:: Requirement 1 ::
In the interview excerpt about writing, how many pages long was the race relations group's writing assignment?

:: Excerpt to read ::

Impact of Writing on Others: How that could benefit another person–they may be able to relate to it, its inspiring, it opens up a new way of thinking. In fact, I just wrote something the other day for a group I’m in that’s talking about race relations. The assignment was to write 2 pages on the intersection of your life and white privilege which I’d never written about. I was able to gather this whole string of things into 2 pages, read it aloud to a 20-person group, and it really resonated with some other people who had a completely different experience. Some of the comments I got were that it was inspiring, when you said that I could see how you were navigating how you’re Gonzales and you have darker skin but you grew up completely white but not completely white and you had choices to make and the way you wrote that I could see that was a hard choice. And this was coming from a person who was a dark skinned African American man who was probably in his 60s and he didn’t have any of that choice. He couldn’t choose whether he could pass for white or not, but it affected him that I had that choice and then the choices I made with that. So, if there ever is an audience, which is a rare moment, it can develop empathy and compassion, they can relate and feel not alone, there’s beautiful things that can happen when you’ve written your story honestly and then you have another witness to it.
Alyssa: In your class, what will your students do with their stories at the end?
Chris: I’ll provide some suggestions, but it will be up to them. I may invite them to make a decision about who they’ll share it with or if they’ll share it, and then they’ll share those decisions with each other. Some people may use a social media outlet, send it to a child/grandchild, and it may just be themselves and God which is a great, satisfactory audience.

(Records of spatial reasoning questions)
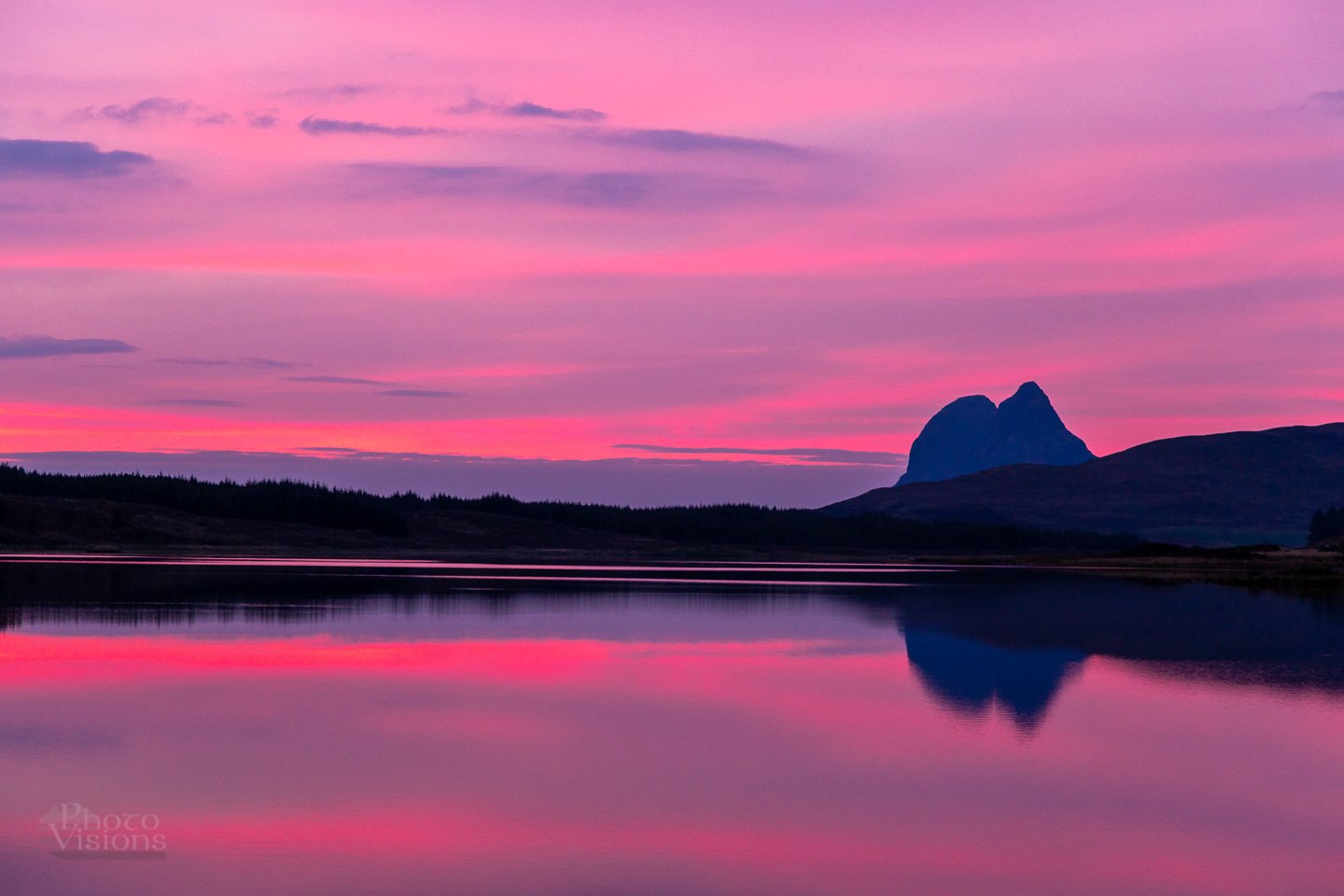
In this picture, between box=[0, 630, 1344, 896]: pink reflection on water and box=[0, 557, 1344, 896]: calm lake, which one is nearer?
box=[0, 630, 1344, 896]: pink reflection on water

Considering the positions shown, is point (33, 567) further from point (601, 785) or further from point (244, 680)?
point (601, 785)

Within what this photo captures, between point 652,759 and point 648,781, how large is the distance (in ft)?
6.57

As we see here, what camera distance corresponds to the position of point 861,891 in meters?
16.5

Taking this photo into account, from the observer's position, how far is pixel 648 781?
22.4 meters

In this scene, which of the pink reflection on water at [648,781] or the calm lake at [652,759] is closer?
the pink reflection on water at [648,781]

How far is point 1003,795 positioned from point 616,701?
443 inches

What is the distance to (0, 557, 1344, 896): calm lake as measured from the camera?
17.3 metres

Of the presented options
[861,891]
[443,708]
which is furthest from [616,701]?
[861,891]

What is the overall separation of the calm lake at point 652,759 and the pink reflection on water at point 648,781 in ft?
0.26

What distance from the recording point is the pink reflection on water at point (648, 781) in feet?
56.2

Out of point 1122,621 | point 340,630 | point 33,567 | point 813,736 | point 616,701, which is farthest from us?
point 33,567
---
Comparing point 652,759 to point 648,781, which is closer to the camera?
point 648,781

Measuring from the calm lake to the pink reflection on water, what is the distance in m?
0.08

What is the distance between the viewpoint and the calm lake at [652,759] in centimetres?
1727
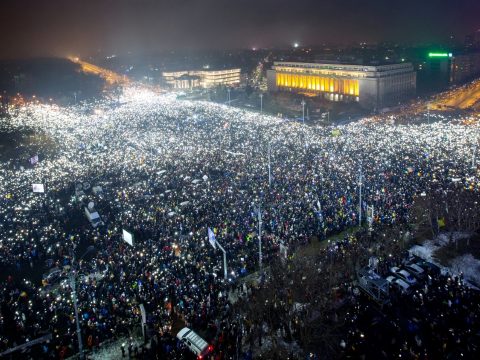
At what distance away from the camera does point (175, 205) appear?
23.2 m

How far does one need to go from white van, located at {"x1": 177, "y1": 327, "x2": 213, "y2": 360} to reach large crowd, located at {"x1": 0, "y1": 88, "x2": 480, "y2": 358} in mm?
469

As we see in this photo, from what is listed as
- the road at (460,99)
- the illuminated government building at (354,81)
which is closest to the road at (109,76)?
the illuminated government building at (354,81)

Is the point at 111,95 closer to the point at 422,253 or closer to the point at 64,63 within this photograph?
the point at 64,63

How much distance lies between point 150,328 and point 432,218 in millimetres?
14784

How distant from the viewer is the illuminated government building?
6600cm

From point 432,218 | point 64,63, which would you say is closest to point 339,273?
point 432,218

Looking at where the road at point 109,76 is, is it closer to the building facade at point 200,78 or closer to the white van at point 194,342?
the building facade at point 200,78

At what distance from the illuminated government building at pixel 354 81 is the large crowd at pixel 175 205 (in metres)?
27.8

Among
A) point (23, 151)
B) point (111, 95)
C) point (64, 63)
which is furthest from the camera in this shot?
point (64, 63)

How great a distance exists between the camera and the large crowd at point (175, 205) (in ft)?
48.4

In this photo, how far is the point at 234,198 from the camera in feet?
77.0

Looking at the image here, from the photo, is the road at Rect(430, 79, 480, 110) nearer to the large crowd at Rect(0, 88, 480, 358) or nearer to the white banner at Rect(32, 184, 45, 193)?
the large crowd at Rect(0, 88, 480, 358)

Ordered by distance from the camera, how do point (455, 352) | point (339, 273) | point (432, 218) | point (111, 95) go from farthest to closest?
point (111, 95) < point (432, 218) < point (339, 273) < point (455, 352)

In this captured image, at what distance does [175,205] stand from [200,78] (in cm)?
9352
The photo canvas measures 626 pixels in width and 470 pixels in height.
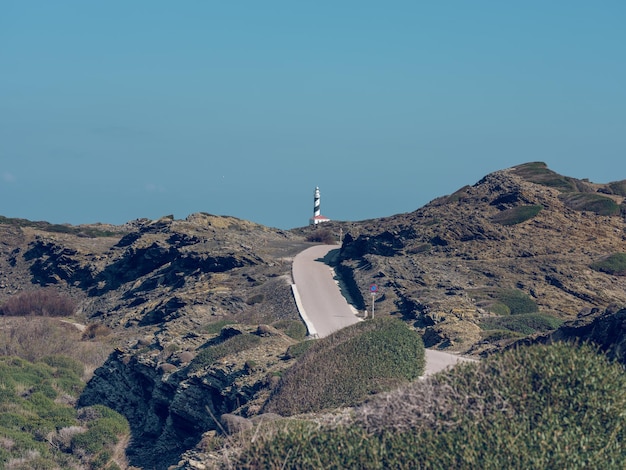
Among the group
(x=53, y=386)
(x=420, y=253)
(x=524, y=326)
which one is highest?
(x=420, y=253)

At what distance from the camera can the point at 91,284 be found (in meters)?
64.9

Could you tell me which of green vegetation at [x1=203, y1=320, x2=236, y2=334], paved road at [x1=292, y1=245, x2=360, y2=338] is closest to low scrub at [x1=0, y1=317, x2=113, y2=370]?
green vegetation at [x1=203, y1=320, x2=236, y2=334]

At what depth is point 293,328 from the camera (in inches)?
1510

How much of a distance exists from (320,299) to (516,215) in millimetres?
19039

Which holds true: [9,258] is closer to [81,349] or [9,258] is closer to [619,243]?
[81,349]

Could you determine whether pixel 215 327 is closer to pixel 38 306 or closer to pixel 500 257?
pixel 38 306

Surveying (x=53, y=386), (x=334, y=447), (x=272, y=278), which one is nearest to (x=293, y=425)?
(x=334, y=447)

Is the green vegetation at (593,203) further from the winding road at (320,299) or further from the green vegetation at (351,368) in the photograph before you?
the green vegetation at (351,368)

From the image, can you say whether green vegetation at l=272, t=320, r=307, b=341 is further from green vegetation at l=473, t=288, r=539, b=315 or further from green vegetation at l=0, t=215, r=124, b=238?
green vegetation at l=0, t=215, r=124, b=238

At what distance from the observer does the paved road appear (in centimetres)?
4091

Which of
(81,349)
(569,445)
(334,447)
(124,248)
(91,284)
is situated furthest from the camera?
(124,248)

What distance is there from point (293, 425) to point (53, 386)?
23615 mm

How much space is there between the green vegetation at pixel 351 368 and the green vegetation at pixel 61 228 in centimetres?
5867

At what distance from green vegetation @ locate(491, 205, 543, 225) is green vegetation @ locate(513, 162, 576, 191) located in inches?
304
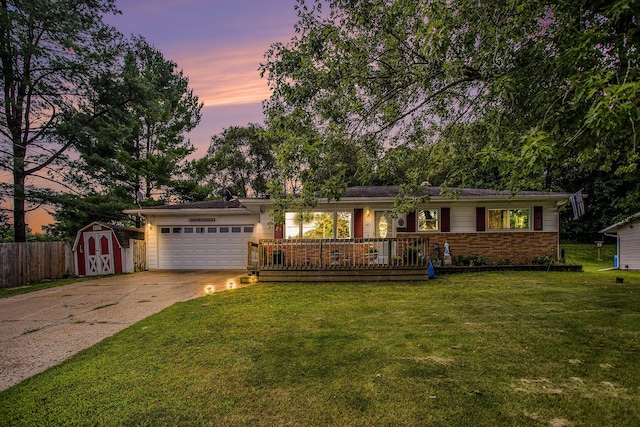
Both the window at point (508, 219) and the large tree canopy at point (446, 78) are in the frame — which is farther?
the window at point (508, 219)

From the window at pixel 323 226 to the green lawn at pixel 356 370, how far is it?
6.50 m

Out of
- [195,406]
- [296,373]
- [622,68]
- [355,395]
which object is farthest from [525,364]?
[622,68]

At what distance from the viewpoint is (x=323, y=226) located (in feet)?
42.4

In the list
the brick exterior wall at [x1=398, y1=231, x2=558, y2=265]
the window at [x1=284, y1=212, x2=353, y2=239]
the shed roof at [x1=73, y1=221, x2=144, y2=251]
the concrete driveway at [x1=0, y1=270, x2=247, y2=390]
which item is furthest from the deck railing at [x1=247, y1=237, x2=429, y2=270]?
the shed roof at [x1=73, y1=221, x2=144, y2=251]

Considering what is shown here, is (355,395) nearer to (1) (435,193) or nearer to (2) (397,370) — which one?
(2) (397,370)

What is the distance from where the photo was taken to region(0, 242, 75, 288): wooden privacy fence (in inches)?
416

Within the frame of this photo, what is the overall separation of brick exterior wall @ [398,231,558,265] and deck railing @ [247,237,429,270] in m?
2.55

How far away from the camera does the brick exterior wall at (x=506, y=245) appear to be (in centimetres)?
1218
...
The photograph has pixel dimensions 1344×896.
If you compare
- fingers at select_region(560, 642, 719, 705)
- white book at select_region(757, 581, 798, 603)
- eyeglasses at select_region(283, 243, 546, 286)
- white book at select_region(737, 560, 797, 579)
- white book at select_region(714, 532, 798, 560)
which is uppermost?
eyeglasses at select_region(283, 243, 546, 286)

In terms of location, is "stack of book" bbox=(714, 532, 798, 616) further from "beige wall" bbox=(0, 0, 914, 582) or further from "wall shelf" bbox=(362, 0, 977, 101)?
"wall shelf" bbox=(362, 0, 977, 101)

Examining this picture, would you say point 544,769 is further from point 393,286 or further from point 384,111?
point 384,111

:: Requirement 2 ::
Please express the entries from the line with "In this picture, between" to the line with "22.4 meters" as a two-column CSV with columns named request and answer. Give one row per entry, quote each field, and replace any line breaks with spaces.

:: Output 1 ::
Two pages.

:: Output 2 ::
request,answer
"In this picture, between box=[0, 630, 1344, 896]: pink reflection on water and box=[0, 557, 1344, 896]: calm lake, which one is nearer?","box=[0, 630, 1344, 896]: pink reflection on water"
"Considering the positions shown, is point (33, 567) further from point (601, 785) or further from point (244, 680)?","point (601, 785)"
"Within what this photo captures, between point 652,759 and point 648,781, how large is the distance (in ft)?","6.57"
"As we see here, what camera distance corresponds to the position of point 861,891 in meters?","16.5"
"Taking this photo into account, from the observer's position, how far is pixel 648 781?","22.4 meters"